→ YOUR GOAL
Copy the entries without a single change. Pictures should be dropped.

(Collected data entries)
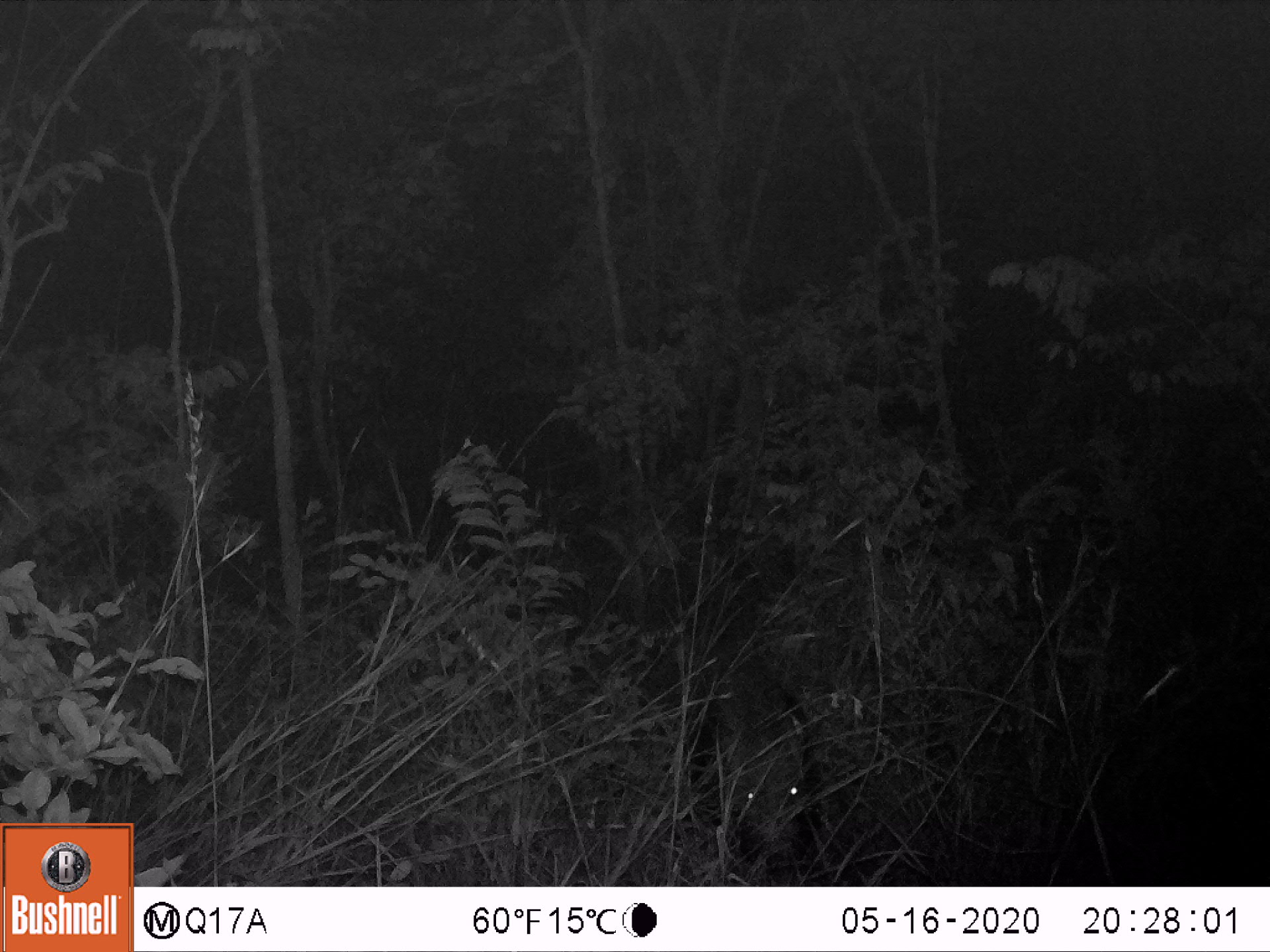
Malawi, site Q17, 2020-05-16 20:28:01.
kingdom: Animalia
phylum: Chordata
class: Mammalia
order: Artiodactyla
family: Suidae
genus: Potamochoerus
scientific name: Potamochoerus larvatus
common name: bushpig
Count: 1.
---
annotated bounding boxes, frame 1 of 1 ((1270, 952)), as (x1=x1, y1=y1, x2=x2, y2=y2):
bushpig: (x1=691, y1=661, x2=818, y2=873)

→ SOLUTION TO THIS TASK
Malawi, site Q17, 2020-05-16 20:28:01.
kingdom: Animalia
phylum: Chordata
class: Mammalia
order: Artiodactyla
family: Suidae
genus: Potamochoerus
scientific name: Potamochoerus larvatus
common name: bushpig
Count: 1.
---
annotated bounding boxes, frame 1 of 1 ((1270, 952)), as (x1=x1, y1=y1, x2=x2, y2=y2):
bushpig: (x1=691, y1=661, x2=818, y2=873)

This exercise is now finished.